Sam Gentle.com

Turing's nightmare

Yesterday I wrote about the effect of transitioning from a two-party (you and your computer) to a three-party (you, your computer, and the agents running on your computer) trust model. I'd like to cover another angle, though, which is that the definition of data has also changed. I've said before that computing is special because it invented an abstract unit of operation. In maths you add numbers together, in economics you add dollars together, in computing you add actions together. We sometimes say "code is data", because the only difference between a computer program and a really long number is how you interpret it.

But there is one important difference between code and data: you need a certain amount of complexity in order for something to be a computer. That bar, called Turing completeness, is surprisingly low, and can be met by weaving machines and water tubes, among other strange examples. However low that bar is, though, it's not zero. An mp3 file is not a computer program, a jpeg is not a computer program. All code is data, but not all data is code.

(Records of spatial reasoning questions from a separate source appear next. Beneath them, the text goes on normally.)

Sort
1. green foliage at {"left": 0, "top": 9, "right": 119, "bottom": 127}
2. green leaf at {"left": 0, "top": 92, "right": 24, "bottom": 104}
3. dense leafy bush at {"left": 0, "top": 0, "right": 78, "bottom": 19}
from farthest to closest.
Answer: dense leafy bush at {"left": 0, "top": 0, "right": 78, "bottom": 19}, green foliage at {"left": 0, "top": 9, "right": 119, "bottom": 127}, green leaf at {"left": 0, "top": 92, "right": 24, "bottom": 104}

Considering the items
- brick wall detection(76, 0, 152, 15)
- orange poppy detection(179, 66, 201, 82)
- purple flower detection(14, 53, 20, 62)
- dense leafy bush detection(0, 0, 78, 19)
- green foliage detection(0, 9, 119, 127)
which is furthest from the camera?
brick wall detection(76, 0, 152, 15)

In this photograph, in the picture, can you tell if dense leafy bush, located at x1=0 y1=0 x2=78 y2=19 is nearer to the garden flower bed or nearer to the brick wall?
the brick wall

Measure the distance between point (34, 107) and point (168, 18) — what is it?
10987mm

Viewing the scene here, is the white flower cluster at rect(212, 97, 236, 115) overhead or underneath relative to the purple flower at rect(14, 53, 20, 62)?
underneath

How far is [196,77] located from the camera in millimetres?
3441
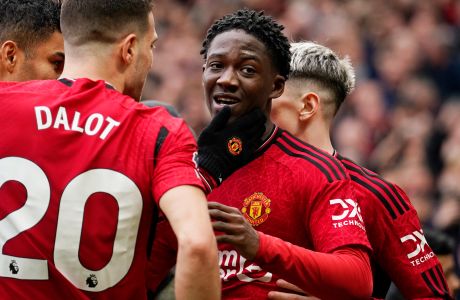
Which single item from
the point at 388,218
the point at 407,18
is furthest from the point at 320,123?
the point at 407,18

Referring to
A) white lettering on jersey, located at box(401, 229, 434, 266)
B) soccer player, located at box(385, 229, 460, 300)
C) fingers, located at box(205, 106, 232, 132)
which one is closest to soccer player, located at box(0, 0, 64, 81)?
fingers, located at box(205, 106, 232, 132)

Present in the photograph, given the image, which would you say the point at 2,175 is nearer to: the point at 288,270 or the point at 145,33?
the point at 145,33

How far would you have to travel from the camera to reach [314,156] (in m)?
4.34

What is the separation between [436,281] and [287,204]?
941 millimetres

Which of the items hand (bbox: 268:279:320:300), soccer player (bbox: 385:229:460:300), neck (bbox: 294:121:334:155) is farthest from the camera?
soccer player (bbox: 385:229:460:300)

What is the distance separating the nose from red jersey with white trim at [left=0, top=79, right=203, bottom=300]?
0.69 meters

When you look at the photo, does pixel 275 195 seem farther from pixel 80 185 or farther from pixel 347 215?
pixel 80 185

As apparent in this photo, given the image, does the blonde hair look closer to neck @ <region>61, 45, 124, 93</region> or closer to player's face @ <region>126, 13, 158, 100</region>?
player's face @ <region>126, 13, 158, 100</region>

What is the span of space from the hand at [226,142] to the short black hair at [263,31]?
0.32 m

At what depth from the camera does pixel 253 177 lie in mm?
4328

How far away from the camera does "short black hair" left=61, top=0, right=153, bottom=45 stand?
12.5ft

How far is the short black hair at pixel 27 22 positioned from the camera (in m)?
4.40

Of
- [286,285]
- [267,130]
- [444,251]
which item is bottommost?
[444,251]

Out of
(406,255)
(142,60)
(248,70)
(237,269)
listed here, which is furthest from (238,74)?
(406,255)
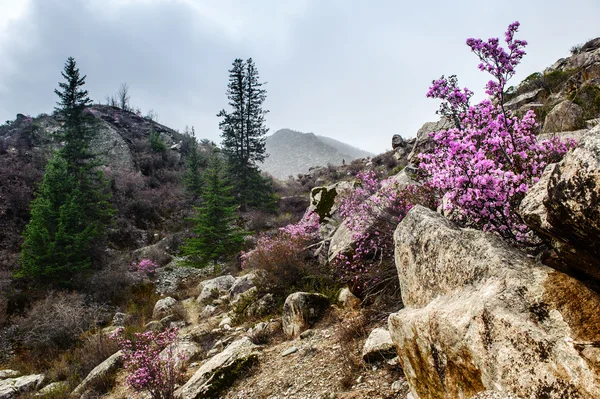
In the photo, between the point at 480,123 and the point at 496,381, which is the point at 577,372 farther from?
the point at 480,123

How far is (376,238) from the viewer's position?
20.1 ft

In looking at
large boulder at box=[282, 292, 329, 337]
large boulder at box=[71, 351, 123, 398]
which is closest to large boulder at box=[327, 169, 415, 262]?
large boulder at box=[282, 292, 329, 337]

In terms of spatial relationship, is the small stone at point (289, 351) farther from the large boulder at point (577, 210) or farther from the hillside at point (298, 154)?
the hillside at point (298, 154)

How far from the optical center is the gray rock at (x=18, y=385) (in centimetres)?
628

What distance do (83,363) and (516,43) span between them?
10.4 meters

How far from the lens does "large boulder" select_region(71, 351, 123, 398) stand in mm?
6062

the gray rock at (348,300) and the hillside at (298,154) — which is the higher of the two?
the hillside at (298,154)

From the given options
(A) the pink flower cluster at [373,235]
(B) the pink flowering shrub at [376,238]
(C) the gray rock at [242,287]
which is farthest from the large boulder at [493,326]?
(C) the gray rock at [242,287]

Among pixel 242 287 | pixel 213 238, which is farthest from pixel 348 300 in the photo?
pixel 213 238

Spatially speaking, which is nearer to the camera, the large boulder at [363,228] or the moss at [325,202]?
the large boulder at [363,228]

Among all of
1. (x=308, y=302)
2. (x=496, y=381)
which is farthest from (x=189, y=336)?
(x=496, y=381)

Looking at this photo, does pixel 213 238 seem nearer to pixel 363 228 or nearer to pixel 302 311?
pixel 363 228

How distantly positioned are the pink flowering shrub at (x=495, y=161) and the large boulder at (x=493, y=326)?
465mm

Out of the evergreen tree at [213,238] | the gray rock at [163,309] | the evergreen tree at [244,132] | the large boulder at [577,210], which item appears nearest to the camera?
the large boulder at [577,210]
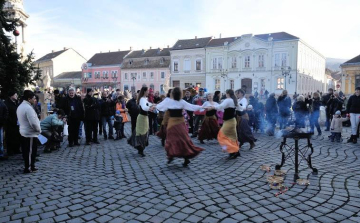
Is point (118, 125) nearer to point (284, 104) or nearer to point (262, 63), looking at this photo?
point (284, 104)

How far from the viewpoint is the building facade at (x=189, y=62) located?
4831cm

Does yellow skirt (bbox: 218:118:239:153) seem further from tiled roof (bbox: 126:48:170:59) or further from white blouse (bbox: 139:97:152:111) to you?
tiled roof (bbox: 126:48:170:59)

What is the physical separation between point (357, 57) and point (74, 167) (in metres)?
40.9

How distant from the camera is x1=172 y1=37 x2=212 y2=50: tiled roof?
48406 mm

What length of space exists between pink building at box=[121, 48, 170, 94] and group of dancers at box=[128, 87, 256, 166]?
4276 centimetres

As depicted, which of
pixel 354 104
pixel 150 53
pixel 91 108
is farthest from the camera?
pixel 150 53

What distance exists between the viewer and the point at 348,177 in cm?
545

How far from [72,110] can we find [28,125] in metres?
3.28

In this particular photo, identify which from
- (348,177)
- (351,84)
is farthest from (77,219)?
(351,84)

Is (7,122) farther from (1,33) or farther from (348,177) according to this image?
(348,177)

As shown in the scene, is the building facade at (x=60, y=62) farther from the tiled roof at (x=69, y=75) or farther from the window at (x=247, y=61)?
the window at (x=247, y=61)

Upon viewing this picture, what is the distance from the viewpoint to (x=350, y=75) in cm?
3653

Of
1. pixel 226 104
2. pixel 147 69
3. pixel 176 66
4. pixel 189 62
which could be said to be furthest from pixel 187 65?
pixel 226 104

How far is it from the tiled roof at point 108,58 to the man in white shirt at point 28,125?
54292 mm
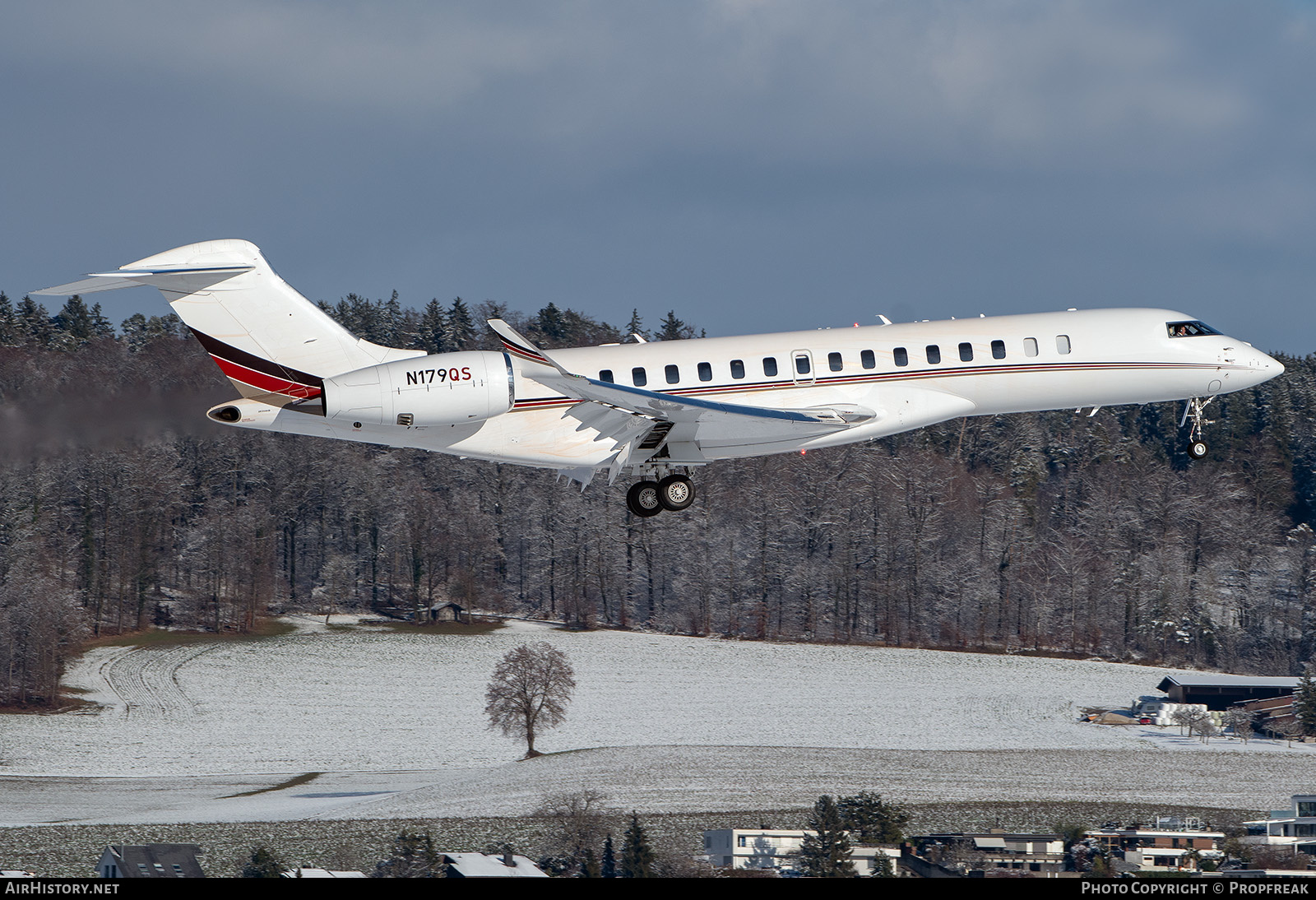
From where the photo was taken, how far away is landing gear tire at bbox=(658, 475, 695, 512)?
24891 millimetres

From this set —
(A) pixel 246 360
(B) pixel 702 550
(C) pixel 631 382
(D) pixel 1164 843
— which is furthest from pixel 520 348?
(B) pixel 702 550

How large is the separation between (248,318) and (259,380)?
1.08 metres

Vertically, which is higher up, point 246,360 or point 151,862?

This property is very important, because of the problem of undecidability. Basically, when you run a program, you don't necessarily know what it's going to do. I don't just mean you personally, rather that it's a fundamental mathematical reality; in general, you can't prove what a program is going to do without just running it and seeing what happens. Is this program going to stop eventually or keep running forever? Undecidable. Will this program calculate my tax return or will it secretly compile a dossier of all my activity and send it to the government? Nobody knows!

I should back down from that last statement a little, because it's important to clarify that this is only true in the general sense. I could hand you a program whose code consists entirely of printf("hello, world!"); and you'd have a pretty good idea of whether it prints "hello, world!" or deletes your hard drive. But the point is that you need to be able to know what every program does, not just the trivial ones. A computer program can be arbitrarily complicated, especially if it's designed to be, and expert human examiners are reliably fooled by even comparatively simple malicious programs.

Since we can't necessarily tell whether code will try to hurt us, we retreat to the next available defense: limiting the consequences. By analogy, you don't necessarily know if a person wants to hurt you, but if they're handcuffed to a chair it's kind of a moot point. A program can intend to spy on you, but if it's running in the computer equivalent of a jail cell, only allowed to access your microphone when it asks the warden nicely, any spying it does is going to be pretty ineffectual. Of course, even the best wardens can be fooled, and it's very hard to make an inescapable prison. Still, it's the best we've got.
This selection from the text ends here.